Her account does not privilege any single filmic form or narrative device as an authoritative voice but instead points to a potential form of “opening up” towards continuing historical issues that precede and exceed any single film text. And more importantly, this also serves as a reminder that the human, ethical, and economic issues that are brought up in Jost’s film are ongoing issues, whose complex causes and effects are often forgotten or negated amidst the collapse of U.S. social dialogue. It is at this point that we also see a series of images that show the different places of work and recreation within the town—now devoid of the presence of the actors that we have seen previously. This further draws our attention to lives (our own lives and other people’s lives) that are continuing to be lived out within a world whose social and economic contexts predate and exceed the limits of any single fictional film narrative.

This highlights the major similarities and differences between The Bed You Sleep In and Speaking Directly: Some American Notes. The earlier film featured a youthful and cheerful Jon Jost, addressing the camera directly, where he emphasized the importance of continued dialogue in our own personal “you and I” relationships. He reminded us that however engaging or homely his personal relations might appear, it was much more important that we also attend to our own relationships and own actions, strongly hinting at the importance of relating what we might have learnt from second-hand experience to our own first-hand daily experience.

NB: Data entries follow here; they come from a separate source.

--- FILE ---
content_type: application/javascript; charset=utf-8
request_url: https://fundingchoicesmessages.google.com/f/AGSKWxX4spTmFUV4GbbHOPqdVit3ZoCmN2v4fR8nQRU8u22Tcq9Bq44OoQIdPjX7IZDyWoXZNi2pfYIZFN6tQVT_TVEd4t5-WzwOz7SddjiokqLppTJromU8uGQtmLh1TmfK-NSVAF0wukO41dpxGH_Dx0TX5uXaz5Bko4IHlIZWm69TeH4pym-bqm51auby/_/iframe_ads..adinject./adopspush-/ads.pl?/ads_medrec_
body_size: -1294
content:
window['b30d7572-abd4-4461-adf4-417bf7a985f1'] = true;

Jost believed that the success and meaningfulness of his film could only be gauged

“to the extent that it articulates and clarifies an awareness already inherent, however submerged and suppressed, in its viewer” (Jost: 1975).

However, it is now the submersion and suppression of our awareness and self-awareness that is brought to bear through the destruction of the U.S. social, moral and physical landscape. Shortly after the completion of The Bed You Sleep In, Jost would begin a long period of exile in Europe. The fictional events of this film also provide an infelicitous and eerie echo of tragic events in Jost’s own personal life. After moving to Portugal, his own daughter was kidnapped by his ex-partner Teresa Villaverde, who then made a film called Sal e Agua (2001) that provided the mother’s account of the abduction, using the young daughter as a main actress. Shortly afterwards, Jost’s ex-partner was granted sole custody by the Portuguese courts, and Jost has not seen his daughter again to this day. He would later make an experimental digital video piece called Passages (2006), which was dedicated to his daughter as a form of love-poem, and he has maintained an online blog containing letters directly addressed to his daughter and copies of past correspondence between himself and his estranged partner.[29]

In this sense, rival accounts from estranged partners and the collapse of all bonds of trust between family members mirror the traumatic events of Jost’s fictional film. This also means that the inter-twined issues of trust and social collapse now gain an added tragic poignancy when viewing The Bed You Sleep In some twenty years later. Although I have contrasted the narrative aspects of the later film against the auto-biographical elements of the earlier film and have also drawn attention to the unique aesthetic features of Jost’s work as a fiction director, both films now stand much more closely together as highly complementary pieces. They highlight the extremely complex issues of personal relationships and how these are negotiated in communities whose political, economic, and ethical values are far from ideal. But what was previously a bold call for reflection and self-control in the earlier film is now deeply colored by a frank acknowledgement of our immense proclivities for denial and self-denial.

This is an admittedly bleak note on which to end my analysis of Jon Jost’s The Bed You Sleep In. Nevertheless, it remains my hope that this essay has conveyed something of the film’s aesthetic sophistication and deeply felt ethical concerns, which will serve as a modest contribution to increasingly greater critical engagement with the work of one of the United States’ most prolific and creative visual artists.